# What is asked
Revise the records below by replacing every "black plastic chair" with "black folding chair" and leaving everything else unchanged. Omit the pictures from your answer.

# Provided material
start

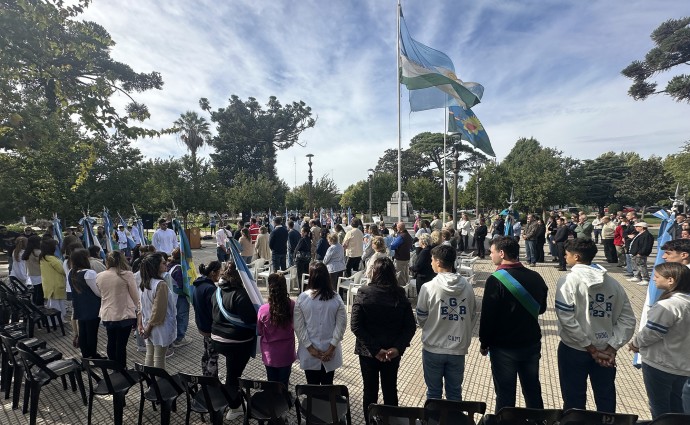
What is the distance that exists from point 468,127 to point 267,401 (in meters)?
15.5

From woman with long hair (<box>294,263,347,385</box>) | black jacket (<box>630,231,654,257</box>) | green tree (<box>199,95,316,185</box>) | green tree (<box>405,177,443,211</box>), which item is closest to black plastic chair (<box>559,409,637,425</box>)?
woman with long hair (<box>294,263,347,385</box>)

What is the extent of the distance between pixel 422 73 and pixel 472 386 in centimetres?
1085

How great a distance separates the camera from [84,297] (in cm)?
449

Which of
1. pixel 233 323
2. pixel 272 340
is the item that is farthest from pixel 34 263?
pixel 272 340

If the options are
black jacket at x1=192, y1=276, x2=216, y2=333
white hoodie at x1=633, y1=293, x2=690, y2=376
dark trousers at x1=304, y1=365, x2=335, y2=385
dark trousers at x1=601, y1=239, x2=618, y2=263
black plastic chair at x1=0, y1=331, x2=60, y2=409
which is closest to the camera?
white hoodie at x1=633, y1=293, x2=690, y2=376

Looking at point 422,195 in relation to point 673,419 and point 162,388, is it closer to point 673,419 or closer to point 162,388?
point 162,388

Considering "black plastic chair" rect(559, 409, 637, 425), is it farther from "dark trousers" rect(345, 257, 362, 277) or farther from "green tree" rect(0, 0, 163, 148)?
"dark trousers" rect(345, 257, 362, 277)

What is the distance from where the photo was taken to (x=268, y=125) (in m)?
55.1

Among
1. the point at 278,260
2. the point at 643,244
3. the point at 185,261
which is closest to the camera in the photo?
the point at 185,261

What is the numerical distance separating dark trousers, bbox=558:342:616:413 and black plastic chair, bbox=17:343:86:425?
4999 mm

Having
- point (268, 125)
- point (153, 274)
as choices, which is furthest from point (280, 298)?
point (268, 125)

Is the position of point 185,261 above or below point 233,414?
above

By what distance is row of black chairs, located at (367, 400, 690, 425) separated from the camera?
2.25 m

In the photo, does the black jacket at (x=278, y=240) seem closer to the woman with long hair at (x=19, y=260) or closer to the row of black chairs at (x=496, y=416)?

end

# Exercise solution
What is the distance that exists from point 468,127 to point 267,401 (in meters)?
15.5

From woman with long hair (<box>294,263,347,385</box>) | black jacket (<box>630,231,654,257</box>) | green tree (<box>199,95,316,185</box>) | green tree (<box>405,177,443,211</box>), which item is closest to black folding chair (<box>559,409,637,425</box>)?
woman with long hair (<box>294,263,347,385</box>)

What is the extent of the distance between pixel 422 73 and pixel 472 386 in centimetres?
1085

How great a distance separates the camera from [84,297] (in cm)?
449

Which of
1. pixel 233 323
2. pixel 272 340
is the item that is farthest from pixel 34 263?
pixel 272 340

If the options are
black jacket at x1=192, y1=276, x2=216, y2=333
white hoodie at x1=633, y1=293, x2=690, y2=376
dark trousers at x1=304, y1=365, x2=335, y2=385
dark trousers at x1=601, y1=239, x2=618, y2=263
black folding chair at x1=0, y1=331, x2=60, y2=409
which is closest to the camera?
white hoodie at x1=633, y1=293, x2=690, y2=376

Looking at point 422,195 in relation to point 673,419 and point 162,388, is it closer to point 673,419 or closer to point 162,388?
point 162,388

Considering "black folding chair" rect(559, 409, 637, 425), is it farther from "dark trousers" rect(345, 257, 362, 277) or farther from "green tree" rect(0, 0, 163, 148)?
"dark trousers" rect(345, 257, 362, 277)

What is the distance from where the photo was taken to (x=268, y=125) (in m)?
55.1

Among
1. the point at 278,260
2. the point at 643,244
3. the point at 185,261
which is closest to the camera in the photo?
the point at 185,261

What is the numerical distance separating dark trousers, bbox=558:342:616:413 and black folding chair, bbox=17:343:86:425?
4999 mm

Having
- point (268, 125)
- point (153, 274)
as choices, which is furthest from point (280, 298)?
point (268, 125)

Is the position of point 185,261 above or below point 233,414?
above

By what distance is row of black chairs, located at (367, 400, 690, 425) separated from the camera?
2.25 m

In the photo, does the black jacket at (x=278, y=240) seem closer to the woman with long hair at (x=19, y=260) or closer to the row of black chairs at (x=496, y=416)?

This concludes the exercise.